I gave all three frontier coders the exact same five prompts — one shot, single HTML file, no follow-ups — straight through Agent OS. Then I screenshotted every build and put them side by side. Same test, three models, you decide.
Across all five builds, scored on whether it ran, how close it hit the brief, and how good it looked. Out of 10, averaged.
The short version: GLM-5.2 edges it on raw visual flair, Opus 4.8 is a half-step behind but ahead on accuracy and game-feel, and Kimi K2.7 ships working builds every time — just the plainest looking in these one-shots.
One shot: an endless third-person voxel runner through a procedural city — dodge blocks, grab coins, speed ramps up.
▶ all three live — click a panel and play · scroll on for the next test (off-screen builds pause to stay smooth)

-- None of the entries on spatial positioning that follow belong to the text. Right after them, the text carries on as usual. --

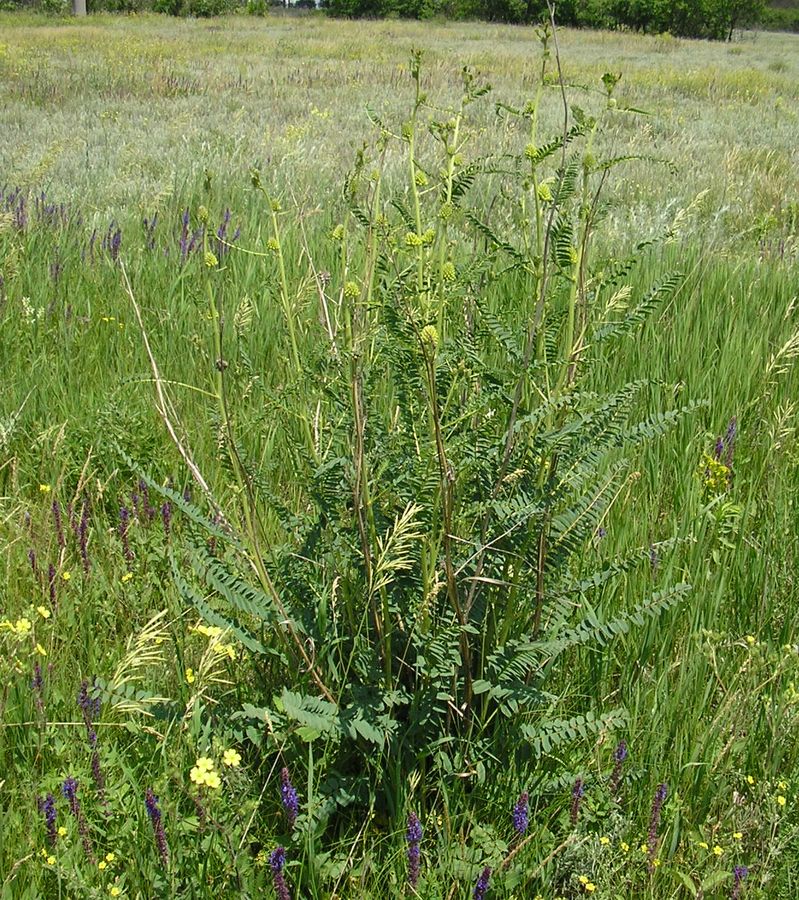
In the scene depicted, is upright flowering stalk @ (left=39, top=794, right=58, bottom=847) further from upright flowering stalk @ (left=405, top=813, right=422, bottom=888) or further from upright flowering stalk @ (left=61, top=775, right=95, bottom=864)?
upright flowering stalk @ (left=405, top=813, right=422, bottom=888)

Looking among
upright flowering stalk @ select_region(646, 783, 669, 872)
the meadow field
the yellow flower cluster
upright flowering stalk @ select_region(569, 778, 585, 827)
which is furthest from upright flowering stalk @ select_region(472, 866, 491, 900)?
the yellow flower cluster

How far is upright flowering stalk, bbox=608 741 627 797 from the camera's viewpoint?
4.68ft

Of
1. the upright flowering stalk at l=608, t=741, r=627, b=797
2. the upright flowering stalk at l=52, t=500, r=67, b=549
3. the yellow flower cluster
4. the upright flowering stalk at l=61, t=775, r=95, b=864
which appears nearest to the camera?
the yellow flower cluster

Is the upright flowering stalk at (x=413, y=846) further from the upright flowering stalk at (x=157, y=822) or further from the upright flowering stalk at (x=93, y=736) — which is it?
the upright flowering stalk at (x=93, y=736)

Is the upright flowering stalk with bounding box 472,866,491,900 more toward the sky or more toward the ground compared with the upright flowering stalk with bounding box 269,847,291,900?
more toward the ground

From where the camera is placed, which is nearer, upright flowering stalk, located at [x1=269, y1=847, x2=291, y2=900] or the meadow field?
upright flowering stalk, located at [x1=269, y1=847, x2=291, y2=900]

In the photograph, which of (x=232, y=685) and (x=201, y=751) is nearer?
(x=201, y=751)

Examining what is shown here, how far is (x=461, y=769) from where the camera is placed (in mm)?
1511

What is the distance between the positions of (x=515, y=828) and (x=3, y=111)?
11.4 m

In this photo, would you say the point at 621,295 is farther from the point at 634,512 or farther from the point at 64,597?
the point at 64,597

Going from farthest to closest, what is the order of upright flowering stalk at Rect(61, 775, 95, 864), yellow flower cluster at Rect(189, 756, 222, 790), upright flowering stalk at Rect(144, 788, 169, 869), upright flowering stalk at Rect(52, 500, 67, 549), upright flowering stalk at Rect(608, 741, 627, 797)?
1. upright flowering stalk at Rect(52, 500, 67, 549)
2. upright flowering stalk at Rect(608, 741, 627, 797)
3. upright flowering stalk at Rect(61, 775, 95, 864)
4. upright flowering stalk at Rect(144, 788, 169, 869)
5. yellow flower cluster at Rect(189, 756, 222, 790)

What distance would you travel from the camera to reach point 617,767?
1435mm

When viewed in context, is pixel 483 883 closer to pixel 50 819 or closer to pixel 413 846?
pixel 413 846

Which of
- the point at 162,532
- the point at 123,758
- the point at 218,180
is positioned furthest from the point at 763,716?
the point at 218,180
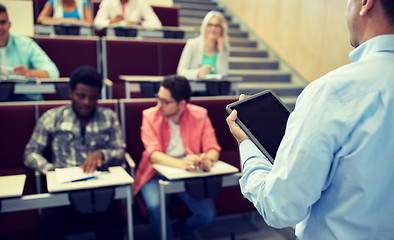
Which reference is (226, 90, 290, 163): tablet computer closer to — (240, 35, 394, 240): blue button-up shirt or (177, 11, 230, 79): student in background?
(240, 35, 394, 240): blue button-up shirt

GLM built the densest, most detailed city — windowed skyscrapers, a speed + coins HUD. Opus ran the furthest with the cleanest motion (Score 303). Kimi's runner plays fine but is unforgiving — it crashes within seconds.
One shot: animate the inner solar system + a few hundred near-Earth-object orbits, with play/pause, speed, and a data HUD.
▶ all three live — click a panel and play · scroll on for the next test (off-screen builds pause to stay smooth)
Opus nailed the brief — labelled planet orbits, a real NEO / close-pass panel, a sim clock. GLM went for drama: a glowing nebula swirl that's gorgeous but reads more galaxy than orbit map. Kimi's is accurate but dim and sparse.
One shot: thousands of particles sloshing in a round bowl you tilt with the mouse, soft glowing metaball look.
▶ all three live — click a panel and play · scroll on for the next test (off-screen builds pause to stay smooth)
GLM filled the bowl with glowing liquid that actually sloshes — the most convincing "liquid in a bowl". Opus's particles glowed but clumped to the centre. Kimi's collapsed into a tiny blob.
One shot: a premium Apple-keynote-style launch page for a fictional AI model — hero, features, pricing, scroll reveals.
▶ all three live — click a panel and play · scroll on for the next test (off-screen builds pause to stay smooth)
Funniest result of the lot: GLM and Opus independently produced near-identical premium "Introducing Nova 1 — Intelligence, reimagined / distilled" keynote pages — gradient hero, full nav, pricing tiers. A dead heat. Kimi's was a plainer set of feature cards.
One shot: a neon arcade game with screen shake, particle explosions, a combo multiplier, sound, and a start + game-over screen.
▶ all three live — click a panel and play · scroll on for the next test (off-screen builds pause to stay smooth)
All three shipped a genuinely juicy game. Opus's breakout had the most game-feel — particle bursts and a live combo. Kimi's breakout was clean and solid. GLM went its own way with fullscreen neon asteroids. The closest test of the five.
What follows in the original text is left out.